12.05.2018

Knee-jerk review: "A Star Is Born"

1. Let the record reflect that we saw this film almost a month ago, so we are stretching far the definition of "knee jerk." But it's our blog and we make the rules.
2. What still sticks with us all these many weeks later? The handheld, documentary-style vibe of the cinematography and all of its "sloppy" lens flares and grain.  The languid, unrushed pace of the writing - the dialogue scenes feature long silences and meaningful looks.  The idealized, romanticized world of musicians - whether it's downtown whisky bars, big loud stage shows, or plush mansion hideaways, this is a movie that loves to show you how cool it is to be a successful singer-songwriter.
3. There's a reason this story has been told in four different movies - there's something very compelling about the simplicity of the plot: newbie singer rises to the top of the industry just as her mentor boyfriend musician slides into irrelevance.
4. No, we never saw the other three versions.
5. Plus, there's Sam Elliott at his most Sam Elliott-ness.  He also delivers one of film's more raw and emotional moments when his little brother blurts out an unexpected confession.
6. It's not always subtle, but give the filmmakers credit for trying to add metaphor - repeated water imagery is a big one - and subtext to the story.  It has bigger artistic aspirations than many movies.  
7. We've long been a big fan of Lady Gaga.  She likes to project an aura of aloof weirdness, but underneath the makeup and meat dresses she's a 100% legitimate musical powerhouse.
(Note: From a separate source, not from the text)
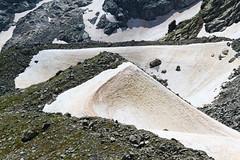 Curva e Controcurva (Roveclimb) Tags: schnee mountain snow alps suisse hiking dune hill neve mountaineering alpinismo svizzera alpi montagna moraine collina morena klettern alpinism splugen spluga escursionismo suretta graubunden grigioni seehorn rothornli surettaluckli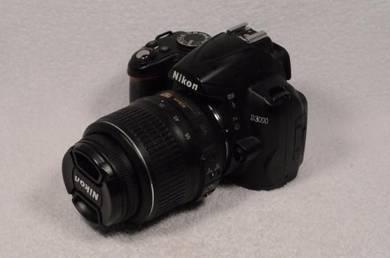 Camera DSLR nikon model D3000 fullset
This movie does nothing to shake that assessment.
8. Weird to see Andrew Dice Clay in such a quiet, likable role.
9. Spoiler alert: we did feel a little queasy with the way the movie kinda, sorta glamorizes suicide as some kind of noble, selfless act.
10. That said, the movie pulls no punches showing the horrors of alcoholism, especially in the Grammys scene.  You'll know it when you see it.
11. "I just wanted to take another look at you."

11.28.2018

Book report: 'Live and Let Die' by Ian Fleming (1954)

Growing up, we loved the James Bond movies and remember well the excitement of watching Moonraker (79), For Your Eyes Only (81), and Octopussy (83) in movie theaters.  At a certain point during our elementary school days, we collected most of the Ian Fleming James Bond paperbacks at a discount bookstore.  We spent a good chunk of seventh grade laboring through the the novel Goldfinger (published in 1959), surely our first realization that movie adaptations can take considerable liberties with the source material.

Recently, while packing for a Thanksgiving trip, we stumbled across that dusty stack of Fleming novels.  Flipping through Live and Let Die, we were surprised to see that it ran only 159 pages.  And so, thirty years after reading Goldfinger, we decided to give Ian Fleming another crack.  

Here's what we discovered… 

* Fleming - and by extension the character of James Bond - certainly has a romantic appreciation for the finer things in a secret agent's vocation.  That is, Bond enjoys the good life.  "Luxurious" is a frequent Fleming adjective.  The novel takes great satisfaction in describing in detail Bond's expansive meals, his fancy cocktails, his sleek wardrobe, and his first-class accommodations.  Bond stays at the plush St. Regis Hotel in Manhattan and enjoys a ride from New York to Florida in a two-room train suite.  Room service is always a must.  Indeed, there is a travelogue element to the book as the author points out the exotic details of Central Park and Harlem and then Florida and Jamaica. (FYI, Fleming had an estate on Jamaica and that portion of the book gets particularly bogged down in Jamaica minutiae.)

* Fleming's Bond has a nasty streak.  This is not a guy who kills only in self-defense.  He's also not a guy that seems to have much of a sense of humor.  This is all serious business, even the giant room service breakfasts.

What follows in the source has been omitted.